[Tutor] Creating To Do List Program - Question
Steven D'Aprano
steve at pearwood.info
Tue Oct 1 04:04:51 CEST 2013
On Mon, Sep 30, 2013 at 03:00:08PM +0200, Rafael Knuth wrote:
> I mean, my giant print
> statement was really ridiculous to say the least but it did what I
> wanted the program to do - adding items to the To Do List and printing
> that list.
But no it didn't! It just *printed* stuff you wanted to do, it didn't
actually do them. That's like the difference between writing down the
sentence:
Today I went to the store and bought milk.

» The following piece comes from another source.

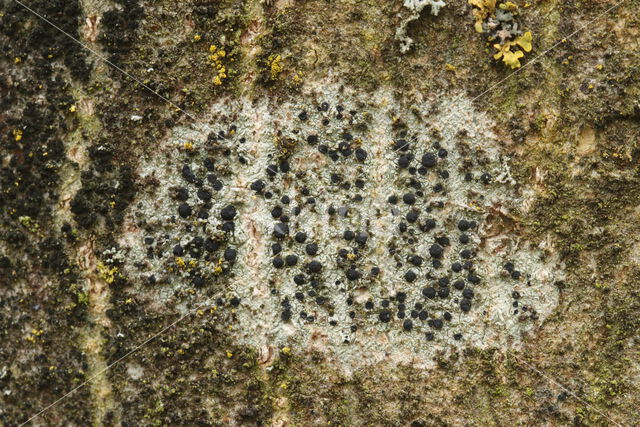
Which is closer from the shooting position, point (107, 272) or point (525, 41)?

and *actually* going to the store and buying milk.
> > Are you using Python 3.3, under Windows?
>
> Python 3.0 under Windows.
If you have the opportunity to upgrade, I strongly recommend that you
use Python 3.3 instead. It is much better than older 3.x versions, and
3.0 in particular is buggy and not officially supported any longer.
> I worked with text files yet, I have to admit I haven't worked with
> binary files though - and I don't know yet what they are. But I will
> figure that out.
Technically, *all* files are binary files. That just means that they are
stored on the disk as zeroes and ones. But when people talk about "text
files" and "binary files", what they usually mean is "files where we
interpret those zeroes and ones as code for letters of the alphabet" and
"files where we interpret those zeroes and ones as code for numbers."
There's a bit more to it than that, but it will do to start.